Multiple Myeloma: International Bill of Rights

Global Myeloma Action Network (GMAN) developed a patient bill of rights (the International Myeloma Patient Charter) to ensure that no matter where in the world a person lives, the following principles apply to people affected by multiple myeloma and those involved in their lives and treatments. We believe that all parties involved in a patient’s journey have a responsibility to meet the expectations expressed in this document.

The goals of GMAN are to raise the profile and enhance the capabilities of patient advocacy groups around the globe and therefore:

Elevate global awareness of multiple myeloma
Ensure access to treatments and establish a fundamental level of patients’ rights
Improve patient outcomes through earlier diagnosis
Advance innovation in blood cancer through advocacy and clinical trial engagement
Become a recognized global voice and advocate in multiple myeloma

People with Multiple Myeloma Have the Right to:

Equitable and timely access to safe, effective, appropriate multiple myeloma treatment, care and support.
Affordable access to medications and high-quality care, regardless of a person’s income or where they live.
Timely diagnosis followed by timely, appropriate treatment, education and advice from their primary physicians, educators, nurses, pharmacists, and other appropriate specialists and advocates.
Emotional and mental health support, as well as support for their caregivers.
Be an active partner in decision-making and information sharing with their healthcare providers.
A second opinion and/or the right to change their primary physician or medical teams.
Access their own medical records and other health information, and have it easily understood.
Information about myeloma, education and care that takes into account a person’s age, culture, religion, personal wishes, socio-economic status, language and education levels.
Privacy and confidentiality of their personal information. Personal privacy is maintained and protected, and confidential handling of personal health and other information is assured.
Avoid unnecessary suffering and pain in each step of the illness.

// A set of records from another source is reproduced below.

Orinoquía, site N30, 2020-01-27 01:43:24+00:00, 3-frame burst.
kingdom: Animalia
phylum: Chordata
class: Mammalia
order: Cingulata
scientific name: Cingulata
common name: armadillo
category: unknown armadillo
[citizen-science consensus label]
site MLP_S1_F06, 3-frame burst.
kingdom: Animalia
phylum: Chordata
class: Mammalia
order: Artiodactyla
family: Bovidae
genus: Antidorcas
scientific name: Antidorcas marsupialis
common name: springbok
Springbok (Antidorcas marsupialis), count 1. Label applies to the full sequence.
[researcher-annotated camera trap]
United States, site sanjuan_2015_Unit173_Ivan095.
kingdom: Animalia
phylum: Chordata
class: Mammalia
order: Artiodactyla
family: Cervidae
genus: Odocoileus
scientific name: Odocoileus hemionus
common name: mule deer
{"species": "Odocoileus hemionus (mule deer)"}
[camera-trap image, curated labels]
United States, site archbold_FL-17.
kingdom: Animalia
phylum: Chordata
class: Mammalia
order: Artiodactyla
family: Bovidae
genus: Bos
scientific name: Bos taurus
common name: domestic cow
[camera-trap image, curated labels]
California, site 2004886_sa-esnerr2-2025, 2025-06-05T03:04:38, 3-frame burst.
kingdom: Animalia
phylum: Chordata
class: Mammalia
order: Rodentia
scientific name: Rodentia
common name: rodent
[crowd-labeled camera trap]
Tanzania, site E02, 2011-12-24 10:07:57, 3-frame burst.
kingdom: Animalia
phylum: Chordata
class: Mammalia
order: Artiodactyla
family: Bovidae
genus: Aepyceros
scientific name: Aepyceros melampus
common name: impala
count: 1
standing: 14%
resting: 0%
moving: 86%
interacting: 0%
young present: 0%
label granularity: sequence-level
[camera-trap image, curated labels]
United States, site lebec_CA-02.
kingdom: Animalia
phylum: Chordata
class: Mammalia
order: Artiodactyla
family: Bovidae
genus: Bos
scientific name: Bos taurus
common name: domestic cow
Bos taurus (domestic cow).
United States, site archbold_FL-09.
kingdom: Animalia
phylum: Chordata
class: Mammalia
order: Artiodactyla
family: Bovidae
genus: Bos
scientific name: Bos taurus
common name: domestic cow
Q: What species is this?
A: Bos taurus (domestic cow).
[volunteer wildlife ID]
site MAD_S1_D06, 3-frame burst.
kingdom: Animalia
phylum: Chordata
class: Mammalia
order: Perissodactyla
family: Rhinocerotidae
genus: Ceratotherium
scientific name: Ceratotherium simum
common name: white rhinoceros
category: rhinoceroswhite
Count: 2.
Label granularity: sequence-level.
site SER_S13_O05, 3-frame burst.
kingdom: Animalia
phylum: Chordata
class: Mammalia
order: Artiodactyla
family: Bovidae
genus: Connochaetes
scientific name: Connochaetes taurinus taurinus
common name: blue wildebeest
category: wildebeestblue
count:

There Is an Expectation That People with Multiple Myeloma Will:

Be honest and open with their healthcare providers about their current state of health so that the most suitable treatment plan can be prescribed for them.
Actively seek out education, information, and support to live well with multiple myeloma.
Respect the rights of other people with multiple myeloma and healthcare providers.

Caregivers Have a Right to:

Access multiple myeloma information, education, and support that takes into account a person’s age, culture, religion, personal wishes, language, and schooling.
Emotional and mental health support.
Understand that the patient is receiving the best possible care.
Be an active partner in decision-making with the patient and their healthcare team, should the patient agree.

There Is an Expectation That Governments Will:

Adopt comprehensive health policies and plans for the diagnosis, and treatment of multiple myeloma.
Collect data on myeloma, such as: costs, incidence, survival, mortality, and complications.
Guarantee equitable and timely access to myeloma treatments,
Provide access to treatment for all multiple myeloma patients.
Provide a favorable research environment to promote discovery and access to clinical trials for innovative treatments.

Healthcare Providers Have a Right To:

Ongoing training, funding, and the treatments and tools needed to provide high-quality multiple myeloma care.
Access to appropriate treatments for their patients when they need them.

There Is an Expectation That Healthcare Providers Will:

Utilize up-to-date, evidenced-based clinical practice guidelines when caring for people with multiple myeloma.
Help people with multiple myeloma and their caregivers navigate the healthcare system in their country/state/region.
Ensure patients' privacy and that confidentiality of personal information is protected. Personal privacy is maintained and proper handling of personal health and other information is assured.

There Is an Expectation That the Pharmaceutical Industry Will:

Provide safe, effective, tested, and approved medications.
Provide compassionate use programs.
Continue to work collaboratively, and partner with patient groups in a transparent and ethical manner.

There Is an Expectation That GMAN and Member Organizations Will:

Advocate for the rights of people living with multiple myeloma.
Raise public awareness about multiple myeloma.
Work to ensure the accuracy of information about multiple myeloma in the public domain.
Enhance partnerships with researchers and healthcare professionals.